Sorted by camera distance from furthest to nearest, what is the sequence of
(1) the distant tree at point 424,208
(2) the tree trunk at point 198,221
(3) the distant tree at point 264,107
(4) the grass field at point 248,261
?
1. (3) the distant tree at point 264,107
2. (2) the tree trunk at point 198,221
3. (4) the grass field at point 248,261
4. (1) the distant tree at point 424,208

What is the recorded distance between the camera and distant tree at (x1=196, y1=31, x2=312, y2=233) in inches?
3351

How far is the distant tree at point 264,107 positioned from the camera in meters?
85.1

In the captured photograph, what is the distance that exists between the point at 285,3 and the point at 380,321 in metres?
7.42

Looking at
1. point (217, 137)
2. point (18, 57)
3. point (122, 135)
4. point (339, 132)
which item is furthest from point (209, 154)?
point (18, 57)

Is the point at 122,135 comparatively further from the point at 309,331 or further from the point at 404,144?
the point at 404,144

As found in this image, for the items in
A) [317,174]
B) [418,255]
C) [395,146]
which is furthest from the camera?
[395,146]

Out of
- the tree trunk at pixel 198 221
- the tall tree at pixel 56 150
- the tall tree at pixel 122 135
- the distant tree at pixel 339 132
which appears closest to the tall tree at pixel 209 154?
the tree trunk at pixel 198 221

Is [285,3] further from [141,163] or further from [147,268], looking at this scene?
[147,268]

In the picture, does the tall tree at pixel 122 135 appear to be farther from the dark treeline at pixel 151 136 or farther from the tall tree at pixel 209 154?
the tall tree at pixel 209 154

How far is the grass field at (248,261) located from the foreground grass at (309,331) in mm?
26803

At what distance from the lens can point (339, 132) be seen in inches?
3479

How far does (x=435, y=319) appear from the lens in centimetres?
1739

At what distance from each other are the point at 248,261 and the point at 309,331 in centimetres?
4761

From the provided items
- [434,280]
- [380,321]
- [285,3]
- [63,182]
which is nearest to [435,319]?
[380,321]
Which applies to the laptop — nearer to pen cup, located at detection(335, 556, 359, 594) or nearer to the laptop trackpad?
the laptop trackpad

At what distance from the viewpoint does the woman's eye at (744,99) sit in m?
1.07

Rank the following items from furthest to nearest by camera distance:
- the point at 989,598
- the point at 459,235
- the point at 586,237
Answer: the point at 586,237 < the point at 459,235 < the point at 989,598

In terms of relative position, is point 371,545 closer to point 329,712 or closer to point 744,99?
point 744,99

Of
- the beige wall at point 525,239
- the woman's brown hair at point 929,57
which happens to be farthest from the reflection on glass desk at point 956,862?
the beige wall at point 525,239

===============

• [Instructions to follow]:
Edit the records above so that every "lens" becomes "camera", and leave the rest of the text unchanged.

• [Answer below]:
Sorted by camera distance from furthest to nearest, what is the sequence of
(1) the distant tree at point 424,208
(2) the tree trunk at point 198,221
(3) the distant tree at point 264,107
(4) the grass field at point 248,261
?
1. (3) the distant tree at point 264,107
2. (2) the tree trunk at point 198,221
3. (4) the grass field at point 248,261
4. (1) the distant tree at point 424,208

What is the recorded distance between the camera and distant tree at (x1=196, y1=31, x2=312, y2=233) in inches?
3351

How far is the distant tree at point 264,107 positioned from the camera in meters?
85.1

In the captured photograph, what is the distance that exists between the point at 285,3 and the point at 380,321 in metres?
7.42

Looking at
1. point (217, 137)
2. point (18, 57)
3. point (122, 135)
4. point (339, 132)
which item is furthest from point (209, 154)?
point (18, 57)

Is the point at 122,135 comparatively further from the point at 309,331 or further from the point at 404,144?
the point at 404,144

As found in this image, for the items in
A) [317,174]
B) [418,255]
C) [395,146]
which is furthest from the camera?
[395,146]

Out of
- the tree trunk at pixel 198 221
- the tall tree at pixel 56 150
- the tall tree at pixel 122 135
- the distant tree at pixel 339 132
which appears closest to the tall tree at pixel 209 154?
the tree trunk at pixel 198 221

Is [285,3] further from [141,163] or further from [147,268], looking at this scene?
[147,268]

In the picture, does the tall tree at pixel 122 135 appear to be farther from the dark treeline at pixel 151 136 or farther from the tall tree at pixel 209 154?
the tall tree at pixel 209 154

How far is the grass field at (248,261) located from the foreground grass at (309,331) in mm?
26803

At what distance from the camera can point (339, 132) be seen in inches?
3479

How far does (x=435, y=319) appear from the camera in centimetres?
1739

At what distance from each other are the point at 248,261 and the point at 309,331 in centimetres?
4761

From the provided items
- [434,280]
- [380,321]
- [285,3]
- [63,182]
which is nearest to [435,319]?
[380,321]
Which applies to the laptop — nearer to pen cup, located at detection(335, 556, 359, 594) or nearer to the laptop trackpad?
the laptop trackpad

At what distance from the viewpoint does the woman's eye at (744,99) sit in m?
1.07

Rank the following items from furthest to nearest by camera distance:
- the point at 989,598
- the point at 459,235
- the point at 586,237
Answer: the point at 586,237 < the point at 459,235 < the point at 989,598

In terms of relative position, is point 371,545 closer to point 329,712 or closer to point 744,99?
point 744,99

Of
- the beige wall at point 525,239
- the woman's brown hair at point 929,57
which happens to be farthest from the reflection on glass desk at point 956,862?
the beige wall at point 525,239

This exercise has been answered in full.